Nella giornata di ieri, il sito Climatemonitor.it ha pubblicato un lungo ed interessante articolo di Franco Zavatti. Ve lo ripropongo integralmente, anche se molti di voi non lo leggeranno in quanto veramente lungo, ma c’è una frase che ha attirto la nostra attenzione, ed è la seguente:

 

…Da notare anche il modo molto diverso con cui i livelli stratosferici “vedono” gli El Niño e il fatto che a 30 hPa la crescita di temperatura dovuta a questo fenomeno sembra avere un ritardo di circa un anno rispetto a quanto succede a 300 hPa…

 

Perché questa frase ha attirato la nostra attenzione?
Semplicemente perché una stratosfera molto calda favorisce le colate artiche a livello troposferico…. E sono sicuro che i molti meteo-appassionati avranno già iniziato ad intravedere una certa corrispondenza con quanto sta accadendo già ora in alzune zone del pianeta!

(CONSEGNA):
Riporta il tratto del brano sulla stratosfera che va da "Perché questa frase" fino a "zone del pianeta!", sostituendo "stratosfera" con "alta atmosfera".

[Domande sulle scene nelle immagini]

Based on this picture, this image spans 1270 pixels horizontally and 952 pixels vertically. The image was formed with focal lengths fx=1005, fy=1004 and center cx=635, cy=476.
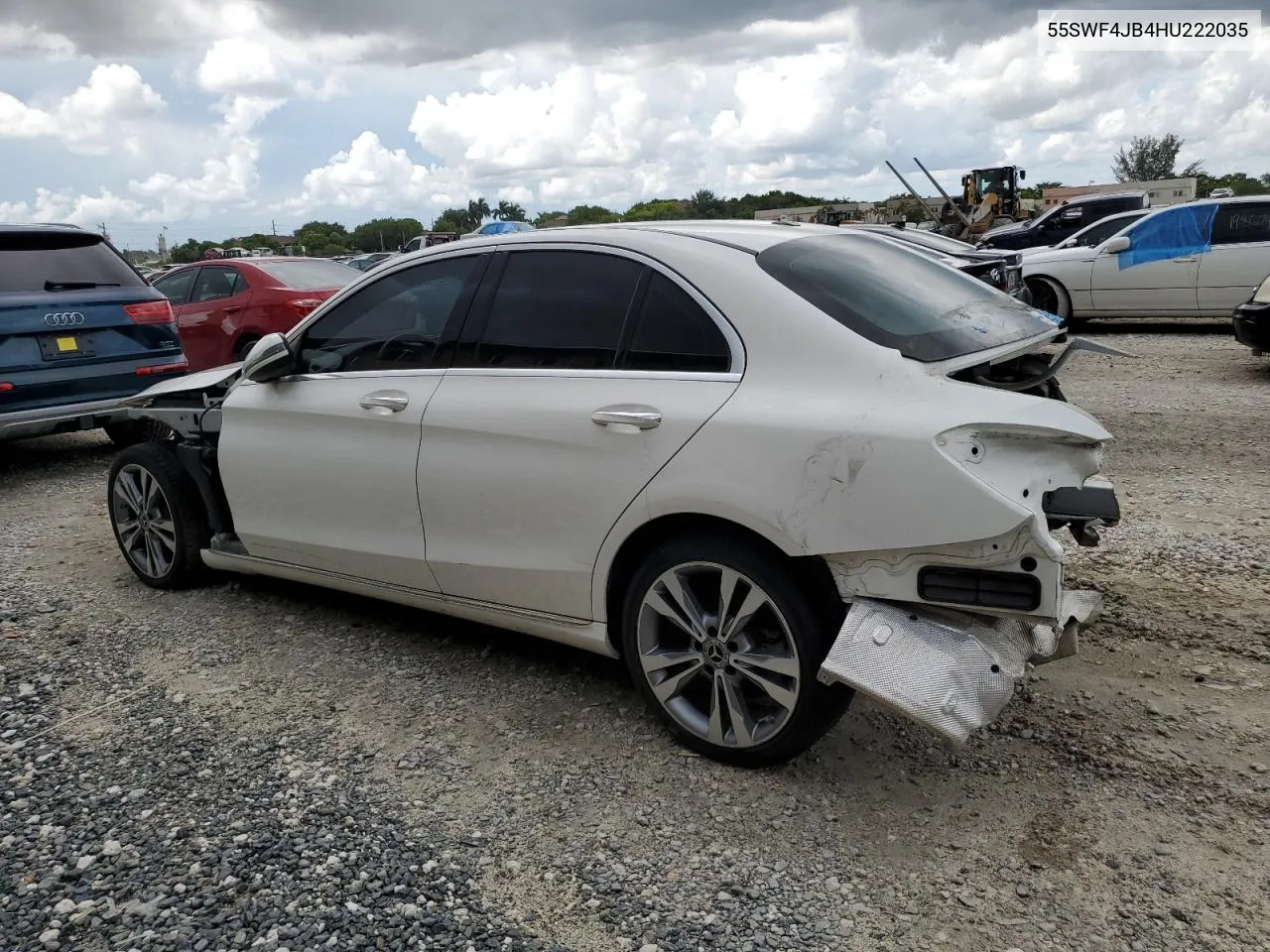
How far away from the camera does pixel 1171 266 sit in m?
11.9

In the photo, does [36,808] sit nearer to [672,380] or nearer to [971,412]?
[672,380]

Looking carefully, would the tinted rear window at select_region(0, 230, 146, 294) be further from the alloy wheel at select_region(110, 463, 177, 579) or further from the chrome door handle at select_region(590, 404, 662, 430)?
the chrome door handle at select_region(590, 404, 662, 430)

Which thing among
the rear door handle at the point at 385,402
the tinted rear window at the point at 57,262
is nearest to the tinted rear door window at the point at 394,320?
the rear door handle at the point at 385,402

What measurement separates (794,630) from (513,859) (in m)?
1.01

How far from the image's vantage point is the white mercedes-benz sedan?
105 inches

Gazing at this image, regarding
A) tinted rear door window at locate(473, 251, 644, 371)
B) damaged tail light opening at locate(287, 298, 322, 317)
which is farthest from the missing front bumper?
damaged tail light opening at locate(287, 298, 322, 317)

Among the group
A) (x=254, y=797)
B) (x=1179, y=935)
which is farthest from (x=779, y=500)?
(x=254, y=797)

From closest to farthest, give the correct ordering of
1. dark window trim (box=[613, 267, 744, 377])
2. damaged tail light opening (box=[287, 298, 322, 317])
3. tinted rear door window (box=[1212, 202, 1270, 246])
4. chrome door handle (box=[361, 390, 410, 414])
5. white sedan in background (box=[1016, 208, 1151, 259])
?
dark window trim (box=[613, 267, 744, 377])
chrome door handle (box=[361, 390, 410, 414])
damaged tail light opening (box=[287, 298, 322, 317])
tinted rear door window (box=[1212, 202, 1270, 246])
white sedan in background (box=[1016, 208, 1151, 259])

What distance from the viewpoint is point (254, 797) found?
3.12 m

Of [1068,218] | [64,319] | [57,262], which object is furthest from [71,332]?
[1068,218]

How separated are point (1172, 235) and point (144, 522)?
38.0 feet

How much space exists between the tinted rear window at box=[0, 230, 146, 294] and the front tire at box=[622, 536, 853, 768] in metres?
6.03

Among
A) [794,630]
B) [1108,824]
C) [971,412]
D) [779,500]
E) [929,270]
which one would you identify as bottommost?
[1108,824]

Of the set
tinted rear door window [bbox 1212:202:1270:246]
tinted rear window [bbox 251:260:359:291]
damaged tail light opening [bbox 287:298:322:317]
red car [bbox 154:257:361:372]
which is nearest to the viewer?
damaged tail light opening [bbox 287:298:322:317]
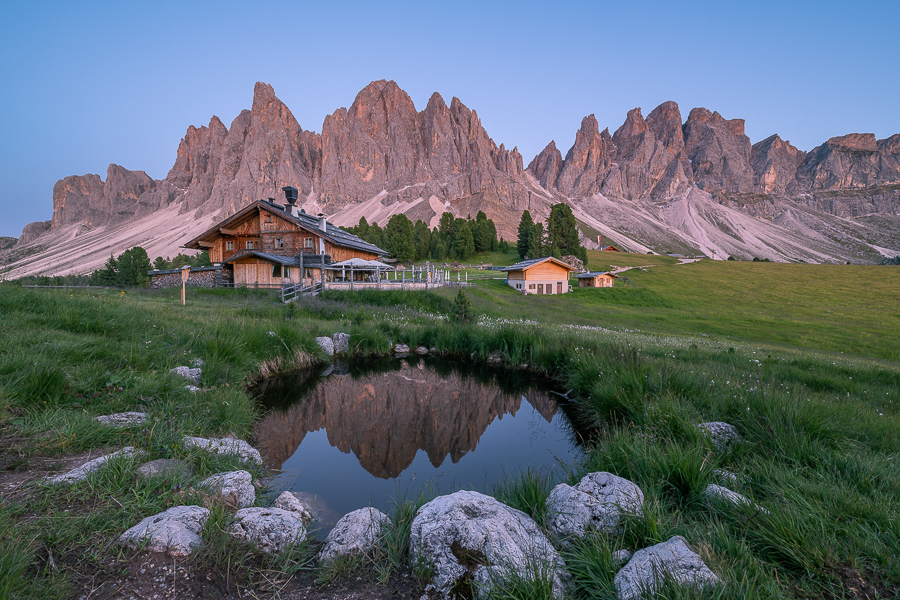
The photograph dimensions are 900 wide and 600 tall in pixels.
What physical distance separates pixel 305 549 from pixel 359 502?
203 cm

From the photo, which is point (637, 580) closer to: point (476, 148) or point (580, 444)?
point (580, 444)

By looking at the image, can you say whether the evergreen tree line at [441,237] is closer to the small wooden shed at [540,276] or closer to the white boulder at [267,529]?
the small wooden shed at [540,276]

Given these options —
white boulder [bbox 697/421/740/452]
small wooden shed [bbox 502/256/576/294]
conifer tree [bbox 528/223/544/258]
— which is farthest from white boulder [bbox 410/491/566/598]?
conifer tree [bbox 528/223/544/258]

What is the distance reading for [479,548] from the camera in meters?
3.13

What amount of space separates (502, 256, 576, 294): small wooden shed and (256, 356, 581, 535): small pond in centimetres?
3435

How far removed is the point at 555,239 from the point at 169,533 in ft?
239

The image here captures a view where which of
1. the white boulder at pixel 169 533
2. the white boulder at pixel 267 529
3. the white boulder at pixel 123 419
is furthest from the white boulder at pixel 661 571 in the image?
the white boulder at pixel 123 419

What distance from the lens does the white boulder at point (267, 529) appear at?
3.41 metres

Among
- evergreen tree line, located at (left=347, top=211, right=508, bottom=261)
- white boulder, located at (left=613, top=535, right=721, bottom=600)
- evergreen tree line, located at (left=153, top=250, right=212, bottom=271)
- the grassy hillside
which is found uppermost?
evergreen tree line, located at (left=347, top=211, right=508, bottom=261)

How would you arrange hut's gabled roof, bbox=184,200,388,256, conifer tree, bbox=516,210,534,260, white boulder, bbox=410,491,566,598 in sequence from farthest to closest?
conifer tree, bbox=516,210,534,260
hut's gabled roof, bbox=184,200,388,256
white boulder, bbox=410,491,566,598

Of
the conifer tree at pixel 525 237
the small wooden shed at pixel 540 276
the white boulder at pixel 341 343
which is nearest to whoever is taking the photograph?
the white boulder at pixel 341 343

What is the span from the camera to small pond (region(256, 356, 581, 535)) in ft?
20.1

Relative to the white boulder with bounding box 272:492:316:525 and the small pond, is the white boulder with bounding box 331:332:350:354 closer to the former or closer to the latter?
the small pond

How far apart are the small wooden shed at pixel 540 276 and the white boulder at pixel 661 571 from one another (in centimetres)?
4287
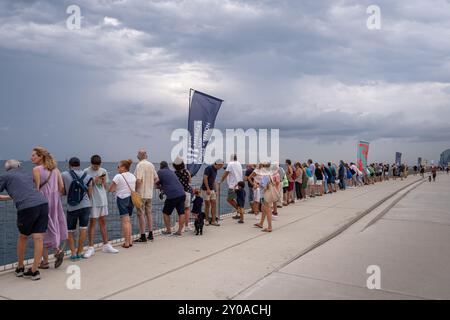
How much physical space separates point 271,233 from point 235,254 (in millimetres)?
2193

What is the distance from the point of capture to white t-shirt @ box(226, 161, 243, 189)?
977 cm

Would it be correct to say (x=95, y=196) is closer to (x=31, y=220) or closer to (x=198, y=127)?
(x=31, y=220)

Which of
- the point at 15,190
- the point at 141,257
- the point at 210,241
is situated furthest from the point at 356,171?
the point at 15,190

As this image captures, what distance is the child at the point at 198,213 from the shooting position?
8.06 meters

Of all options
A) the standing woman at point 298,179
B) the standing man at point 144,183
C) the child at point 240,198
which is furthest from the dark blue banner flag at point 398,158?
the standing man at point 144,183

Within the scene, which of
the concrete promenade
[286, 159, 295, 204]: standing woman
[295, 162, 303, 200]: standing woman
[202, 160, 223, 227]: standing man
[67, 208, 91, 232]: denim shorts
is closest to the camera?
the concrete promenade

(RISPOSTA):
Perché questa frase ha attirato la nostra attenzione?
Semplicemente perché una alta atmosfera molto calda favorisce le colate artiche a livello troposferico…. E sono sicuro che i molti meteo-appassionati avranno già iniziato ad intravedere una certa corrispondenza con quanto sta accadendo già ora in alzune zone del pianeta!